By Kristin Wissler
Walking into the Bromfield Gallery, one is greeted by six paintings, each one different from the last. Indeed, the only things these works seem to have in common are the fact that they’re paintings, and the fact that they were all created by Linda Klein. Her exhibition, “Signs and Wonders,” has no central theme or idea surrounding the paintings. From “Space Kettle,” which depicts a teakettle soaring through the inky blackness of space, to “The Sleep of Reason Creates Monsters,” a political piece centered around a wolf-like Donald Trump and his sheep-like supporters, each work is central only to itself, and could easily stand alone.

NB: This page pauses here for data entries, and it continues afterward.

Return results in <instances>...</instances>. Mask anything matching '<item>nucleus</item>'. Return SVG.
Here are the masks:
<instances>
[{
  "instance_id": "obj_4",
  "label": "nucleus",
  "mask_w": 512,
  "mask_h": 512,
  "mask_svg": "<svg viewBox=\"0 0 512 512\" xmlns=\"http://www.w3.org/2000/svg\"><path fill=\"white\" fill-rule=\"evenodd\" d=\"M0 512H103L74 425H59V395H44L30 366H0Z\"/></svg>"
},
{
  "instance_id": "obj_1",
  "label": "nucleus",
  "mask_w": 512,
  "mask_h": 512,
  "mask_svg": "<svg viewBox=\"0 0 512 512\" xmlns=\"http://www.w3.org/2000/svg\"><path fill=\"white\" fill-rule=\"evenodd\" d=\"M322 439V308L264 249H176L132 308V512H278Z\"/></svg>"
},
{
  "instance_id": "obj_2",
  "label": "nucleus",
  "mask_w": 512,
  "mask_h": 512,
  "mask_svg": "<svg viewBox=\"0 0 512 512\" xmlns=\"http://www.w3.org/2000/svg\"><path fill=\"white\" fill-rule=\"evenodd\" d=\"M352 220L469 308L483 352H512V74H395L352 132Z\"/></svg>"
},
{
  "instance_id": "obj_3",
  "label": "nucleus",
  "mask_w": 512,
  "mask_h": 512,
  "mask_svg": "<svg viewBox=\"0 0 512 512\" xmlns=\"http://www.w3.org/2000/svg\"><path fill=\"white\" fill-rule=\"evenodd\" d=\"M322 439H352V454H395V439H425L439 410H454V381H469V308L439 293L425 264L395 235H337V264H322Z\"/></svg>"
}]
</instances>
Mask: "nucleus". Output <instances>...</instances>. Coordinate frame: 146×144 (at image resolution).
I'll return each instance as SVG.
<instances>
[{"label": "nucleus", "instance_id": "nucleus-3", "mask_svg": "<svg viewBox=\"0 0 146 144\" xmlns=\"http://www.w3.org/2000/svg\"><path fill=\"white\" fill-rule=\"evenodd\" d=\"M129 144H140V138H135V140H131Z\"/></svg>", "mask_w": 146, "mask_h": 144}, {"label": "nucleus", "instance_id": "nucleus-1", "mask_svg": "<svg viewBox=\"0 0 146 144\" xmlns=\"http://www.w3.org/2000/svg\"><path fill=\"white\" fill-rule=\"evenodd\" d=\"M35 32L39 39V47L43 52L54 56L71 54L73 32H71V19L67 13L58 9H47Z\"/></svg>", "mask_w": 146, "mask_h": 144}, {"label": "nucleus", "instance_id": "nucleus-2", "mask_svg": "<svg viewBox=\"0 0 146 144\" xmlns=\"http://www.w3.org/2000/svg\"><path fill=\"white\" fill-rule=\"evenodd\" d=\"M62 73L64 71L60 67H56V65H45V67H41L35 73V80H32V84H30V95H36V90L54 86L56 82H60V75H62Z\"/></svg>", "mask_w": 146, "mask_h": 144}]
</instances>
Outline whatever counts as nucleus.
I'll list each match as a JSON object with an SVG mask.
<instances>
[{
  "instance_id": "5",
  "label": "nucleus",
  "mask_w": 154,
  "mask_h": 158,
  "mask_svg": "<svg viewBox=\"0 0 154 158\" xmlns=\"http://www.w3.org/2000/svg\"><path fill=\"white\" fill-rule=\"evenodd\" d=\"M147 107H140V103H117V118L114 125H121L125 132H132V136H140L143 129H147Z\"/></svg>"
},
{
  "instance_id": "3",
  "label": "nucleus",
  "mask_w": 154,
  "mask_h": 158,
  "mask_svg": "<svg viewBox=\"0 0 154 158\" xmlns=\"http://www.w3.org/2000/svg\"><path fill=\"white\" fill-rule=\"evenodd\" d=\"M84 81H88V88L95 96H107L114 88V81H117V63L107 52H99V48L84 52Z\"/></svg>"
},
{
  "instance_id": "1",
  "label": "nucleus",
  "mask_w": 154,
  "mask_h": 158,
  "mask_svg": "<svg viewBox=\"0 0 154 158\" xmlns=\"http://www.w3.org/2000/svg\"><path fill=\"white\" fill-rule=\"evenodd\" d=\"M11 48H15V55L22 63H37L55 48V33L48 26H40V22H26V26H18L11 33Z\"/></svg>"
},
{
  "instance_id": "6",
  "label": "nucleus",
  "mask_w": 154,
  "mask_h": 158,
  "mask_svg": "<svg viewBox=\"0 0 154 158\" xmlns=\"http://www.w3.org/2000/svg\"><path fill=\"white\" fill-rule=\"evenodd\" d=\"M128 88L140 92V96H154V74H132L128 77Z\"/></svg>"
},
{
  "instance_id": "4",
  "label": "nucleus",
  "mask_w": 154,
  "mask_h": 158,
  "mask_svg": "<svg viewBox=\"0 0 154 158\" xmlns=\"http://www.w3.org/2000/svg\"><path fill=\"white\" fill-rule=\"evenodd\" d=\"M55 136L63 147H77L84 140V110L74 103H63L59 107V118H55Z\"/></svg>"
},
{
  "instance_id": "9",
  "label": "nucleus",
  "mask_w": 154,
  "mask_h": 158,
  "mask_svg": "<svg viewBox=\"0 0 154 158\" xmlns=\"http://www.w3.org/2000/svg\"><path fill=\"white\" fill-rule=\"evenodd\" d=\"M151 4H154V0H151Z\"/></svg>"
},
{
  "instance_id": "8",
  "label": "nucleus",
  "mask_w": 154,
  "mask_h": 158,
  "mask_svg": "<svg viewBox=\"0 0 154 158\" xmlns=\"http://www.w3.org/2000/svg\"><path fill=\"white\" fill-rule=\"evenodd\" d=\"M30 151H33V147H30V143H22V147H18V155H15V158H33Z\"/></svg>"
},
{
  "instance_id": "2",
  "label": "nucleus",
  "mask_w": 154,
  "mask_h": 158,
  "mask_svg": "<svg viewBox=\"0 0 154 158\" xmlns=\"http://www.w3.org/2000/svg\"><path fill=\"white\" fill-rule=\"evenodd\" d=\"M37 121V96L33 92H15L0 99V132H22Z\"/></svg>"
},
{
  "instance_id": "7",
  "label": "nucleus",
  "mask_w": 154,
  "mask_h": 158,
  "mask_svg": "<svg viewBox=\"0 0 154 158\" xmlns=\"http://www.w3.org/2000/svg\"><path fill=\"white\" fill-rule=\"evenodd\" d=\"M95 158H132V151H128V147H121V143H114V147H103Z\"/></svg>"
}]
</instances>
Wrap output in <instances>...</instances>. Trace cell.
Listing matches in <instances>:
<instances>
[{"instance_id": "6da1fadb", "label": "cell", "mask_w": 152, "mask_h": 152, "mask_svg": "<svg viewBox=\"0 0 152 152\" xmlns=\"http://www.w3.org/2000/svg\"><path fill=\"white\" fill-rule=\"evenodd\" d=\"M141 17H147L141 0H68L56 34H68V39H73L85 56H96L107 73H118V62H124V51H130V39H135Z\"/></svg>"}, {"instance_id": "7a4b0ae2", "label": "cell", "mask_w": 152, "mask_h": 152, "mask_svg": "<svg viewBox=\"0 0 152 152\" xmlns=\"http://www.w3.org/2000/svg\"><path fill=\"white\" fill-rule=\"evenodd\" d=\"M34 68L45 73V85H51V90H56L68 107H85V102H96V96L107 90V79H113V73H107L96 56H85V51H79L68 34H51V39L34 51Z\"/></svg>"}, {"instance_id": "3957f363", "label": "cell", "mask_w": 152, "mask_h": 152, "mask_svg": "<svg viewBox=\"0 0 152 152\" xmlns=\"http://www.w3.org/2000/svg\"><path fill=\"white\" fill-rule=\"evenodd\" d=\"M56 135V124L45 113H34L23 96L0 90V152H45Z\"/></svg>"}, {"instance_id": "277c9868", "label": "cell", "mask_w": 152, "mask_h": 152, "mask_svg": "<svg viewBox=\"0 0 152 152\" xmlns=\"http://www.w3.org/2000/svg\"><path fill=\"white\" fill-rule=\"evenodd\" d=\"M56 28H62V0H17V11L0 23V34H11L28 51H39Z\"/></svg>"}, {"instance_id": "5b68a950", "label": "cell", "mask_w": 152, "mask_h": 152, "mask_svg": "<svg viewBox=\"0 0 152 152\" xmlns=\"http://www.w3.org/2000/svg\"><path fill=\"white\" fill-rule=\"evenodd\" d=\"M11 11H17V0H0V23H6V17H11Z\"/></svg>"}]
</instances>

Klein intended this to be so. “I decided not to do a series,” she said, adding, “I don’t need to be in one frame of mind while I’m working.” Instead of creating a central theme and working from there, she took inspiration from everything she could. While the source of inspiration for “The Sleep of Reason Creates Monsters” is easy to determine, she explained that “Space Kettle” was originally simply a painting of a tea kettle. “But then I turned it on its side and realized it looked like a spaceship,” she said, “And that reminded me of the song ‘Space Oddity.’”
The show’s most striking painting is “Family Drama,” which Klein said was inspired by the biblical story of Jacob and Esau, two brothers who fought from the moment they were conceived. Rebecca, their mother, favored Jacob, who eventually tricked Esau into giving up his birthright. The work’s main subject is Rebecca, a morose figure covered in heavy black robes, her head bowed in grief. Her sons are there as well, one next to her subduing an animal, the other represented by a green figure in the distance. The sky is overcast with churning clouds, mirroring Rebecca’s inner turmoil. A craggy vulture soars overhead, taking in the melancholy scene. Even before I understood the source of inspiration for the painting, I could sense it came from someplace ancient and biblical.
Another noteworthy thing about “Signs and Wonders” is shown in the folder, clipboards, pens and paper sitting on a table in the center of the exhibition. “Some of these painting evoke narratives,” reads a sign sitting on the table. “You are invited to contribute, anonymously if you wish, a story, a poem, or a drawing in response to what you think is happening in the painting.” I saw several patrons contribute, alternatively jotting down words and looking back at the piece they were writing about.
I asked Klein why she chose to make this written aspect part of the exhibition. “I can’t just say ‘this painting has this meaning,’” she said. “I think the viewers can and should make their own meaning.” Although the paintings have distinct sources of inspiration, Klein believes that those sources don’t have to be the final say in the meaning of the pieces. Another reason for adding a writing component to the exhibition comes from Klein’s background. While she is an artist currently, she has a background as an art therapist. “Art is a powerful tool for helping people express their emotions,” she said.
I wrote as well, creating a short story about “Domesticity,” a painting in which a giant, dead cockroach frightens a cleaning woman while a shadowy figure looks on. In a way, the exhibition came full circle, for the variety of the paintings made it easy to find a source of inspiration for writing. I have no doubt that Klein hoped, if not intended, for this to be so.